KBRA Affirms the Rating Assigned to BNP Paribas' Participation in a Capital Call Facility to the Partnerships Comprising PAI Partners VIII
29 Sep 2023 | London
KBRA UK (KBRA ) affirms the A rating and stable outlook assigned to BNP Paribas’ (“BNPP”) participation in a capital call facility in the form of a committed and secured multi-currency facility (the “Facility”) to the partnerships comprising PAI Partners VIII (“PAI VIII” or the “Fund”). The Facility is provided by a consortium of Lenders including BNPP. The rating assigned was requested by BNP Paribas as a participating lender in the transaction. Neither PAI Partners nor any of its associates has requested this report or the rating, and this report has not been prepared for or approved by any of them.
Key Credit Considerations
Facility Covenants and Structural Features: The primary collateral and source of repayment for the Facility is the total uncalled committed capital of the Fund. The Facility includes Coverage Thresholds, specifically that the undrawn commitments of the Fund must cover the Fund’s Total Financial Indebtedness by 1.4x, which reduces to 1.30x or 1.25x if the sum of the Undrawn Commitments and Net Asset Value (“NAV”) covers the Fund’s Total Financial Indebtedness by an amount greater than 2.5x and the Fund is 50% or 70% drawn, respectively. As of the June 2023 Compliance Certificate, the Borrower is currently in compliance with the financial covenants.

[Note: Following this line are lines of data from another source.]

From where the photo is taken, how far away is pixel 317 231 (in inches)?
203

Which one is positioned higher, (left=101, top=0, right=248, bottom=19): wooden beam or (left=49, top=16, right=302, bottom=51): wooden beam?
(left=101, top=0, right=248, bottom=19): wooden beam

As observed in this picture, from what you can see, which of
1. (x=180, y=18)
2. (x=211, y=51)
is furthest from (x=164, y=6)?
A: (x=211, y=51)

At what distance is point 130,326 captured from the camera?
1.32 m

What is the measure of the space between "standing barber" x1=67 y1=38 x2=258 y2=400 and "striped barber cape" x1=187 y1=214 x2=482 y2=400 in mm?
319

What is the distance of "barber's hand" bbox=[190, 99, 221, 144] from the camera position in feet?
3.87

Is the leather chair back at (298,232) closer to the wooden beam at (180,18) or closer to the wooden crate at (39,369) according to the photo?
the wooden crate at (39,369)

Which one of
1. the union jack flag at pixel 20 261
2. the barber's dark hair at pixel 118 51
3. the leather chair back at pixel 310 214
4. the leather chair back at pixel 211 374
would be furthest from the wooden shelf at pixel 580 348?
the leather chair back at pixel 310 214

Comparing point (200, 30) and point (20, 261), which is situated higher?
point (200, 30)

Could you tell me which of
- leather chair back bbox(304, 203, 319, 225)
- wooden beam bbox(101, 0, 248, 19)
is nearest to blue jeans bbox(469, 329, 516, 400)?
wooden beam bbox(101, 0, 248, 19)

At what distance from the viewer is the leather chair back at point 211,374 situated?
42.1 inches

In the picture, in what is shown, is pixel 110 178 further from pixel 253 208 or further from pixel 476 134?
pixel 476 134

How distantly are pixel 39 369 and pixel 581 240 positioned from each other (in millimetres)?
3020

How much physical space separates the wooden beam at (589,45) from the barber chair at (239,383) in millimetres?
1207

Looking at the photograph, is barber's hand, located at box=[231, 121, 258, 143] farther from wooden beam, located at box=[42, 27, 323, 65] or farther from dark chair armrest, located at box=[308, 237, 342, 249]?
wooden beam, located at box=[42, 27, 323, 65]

Alignment of Interests: A failure to fulfill a capital call can result in the defaulting Limited Partner (“LP”) losing rights to distributions from the Fund and restrictions from investing in future private capital opportunities. Furthermore, in the event an LP defaults with respect to their obligation to meet capital contributions, the defaulting LP is subject to the application of various default provisions. Such provisions include but are not limited to (i) declaration of defaulting LP’s drawable commitments due and payable; (ii) suspension of distributions to defaulting LP; (iii) forfeiting the defaulting LP’s interest in the Fund; and (iv) selling all or any part of the defaulting LP’s interest. All of these provisions are strong incentives for LPs to meet capital calls.
Structural Limitations of the Facility: The Facility permits borrowings by PAI Partners VIII-1 and PAI Partners VIII-2, which do not cross-collateralise one another. As a mitigant, there is cross-default between the Borrowers which creates a strong alignment of interest for the General Partner to ensure no default by PAI Partners VIII-2, which is the less diversified and smaller vehicle compared to PAI Partners VIII-1. In addition, each Fund Entity cannot directly borrow more than 30% of total commitments under the Facility.
Quality of LP Commitments: Since issuance of the rating, the LP base of PAI Partners VIII-1 has increased from approximately 170 LPs to over 300 LPs as of August 2023. There has also been marginal reallocation of commitments between LPs and minor changes in KBRA's assessment of LP credit quality. Overall, the quality of the LP base remains broadly in line with the analysis at issuance.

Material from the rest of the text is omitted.